Dr Stefan Fredenhagen has been lecturing at Humboldt University on string theory and the general theory of relativity since 2008. In recognition of the quality of his teaching, he will now to receive the “Nachwuchspreis für gute Lehre”, a prize for young scientists for excellent teaching methods, for 2014. The award was made during a colloquium at the Institute of Physics in Berlin-Adlershof.
The award certificate states, inter alia: “Dr. Fredenhagen, in his consistently outstanding lectures, has been successful in elucidating complex subject matter with great clarity and tremendous enthusiasm.”
“My lectures are a source of great pleasure to me,” said Fredenhagen after the awards ceremony. “I am happy that my teaching is also so well received by the students.”
The Student Government in Physics (Fachschaftsinitiative Physik) of Humboldt University has been awarding the prize for excellent teaching since 2011. To this effect, students fill out questionnaires and give marks for, among other things, the structuring of the lectures and the learning effect, as well as for how prepared the lecturer is.

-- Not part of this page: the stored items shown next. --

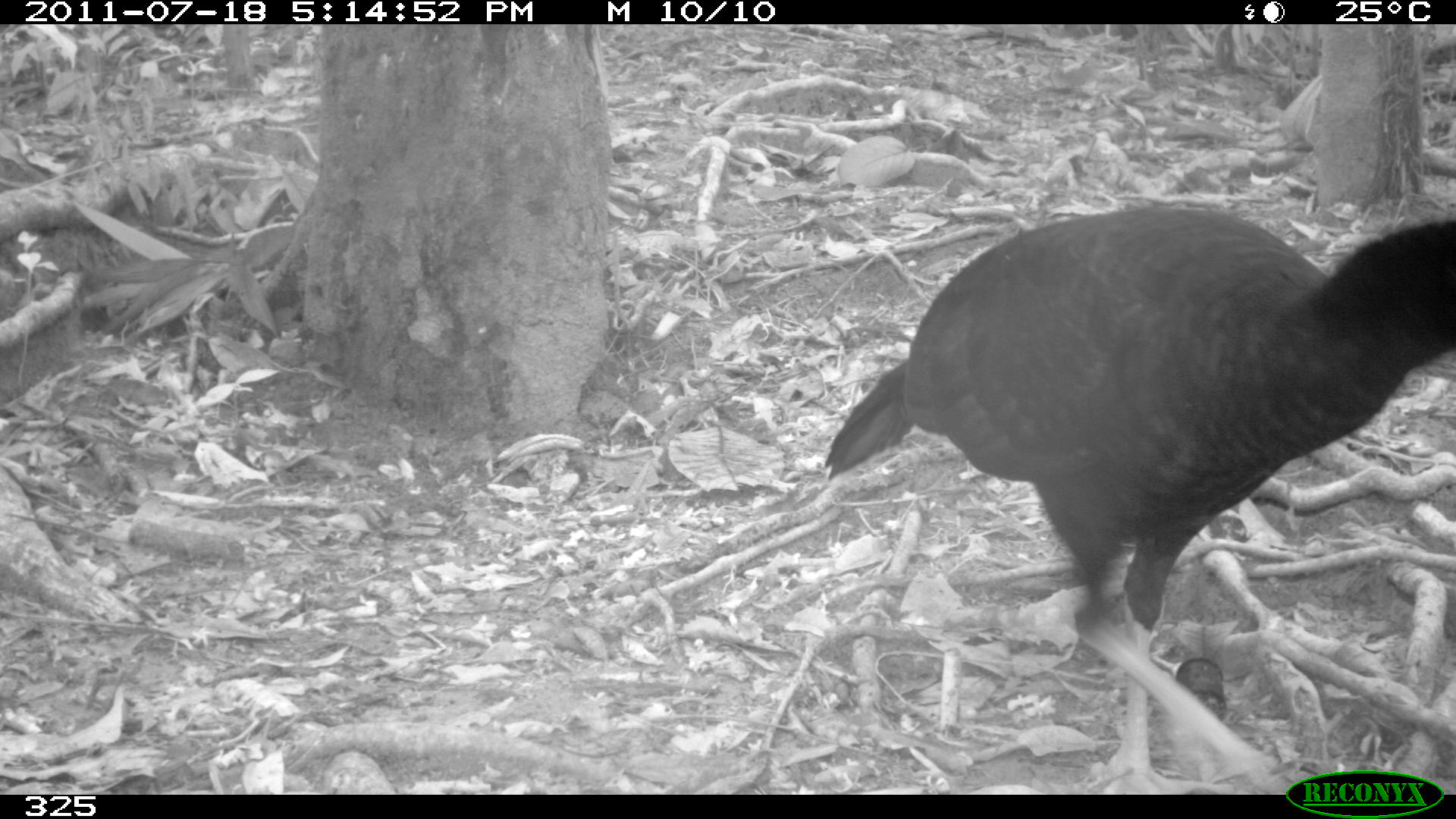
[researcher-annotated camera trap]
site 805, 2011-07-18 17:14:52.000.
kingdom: Animalia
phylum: Chordata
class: Aves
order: Galliformes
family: Cracidae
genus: Mitu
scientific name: Mitu tuberosum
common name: razor-billed curassow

Stefan Fredenhagen himself was once also involved in the introduction of such a prize at his home university. “In Hamburg, in the winter semester 1996/97, we were among the first in all of Germany to bestow such a prize,” says Fredenhagen. “In the meantime, the evaluation of teaching quality by students has become an established practice at universities.”
Stefan Fredenhagen (b. 1974) studied physics in Hamburg and received his doctorate at the Albert Einstein Institute in 2002. For his doctoral thesis he was awarded the Otto Hahn Medal of the Max Planck Society. After his PhD he spent a year in France at the Ecole Polytechnique in Palaiseau. After additional postdoc positions at IHES in Bures-sur-Yvette and at ETH Zürich he returned to the AEI in 2006, where he has been a researcher in the “Quantum Gravity and Unified Theories” Department with the focus on string theory. He is also currently preparing for his habilitation.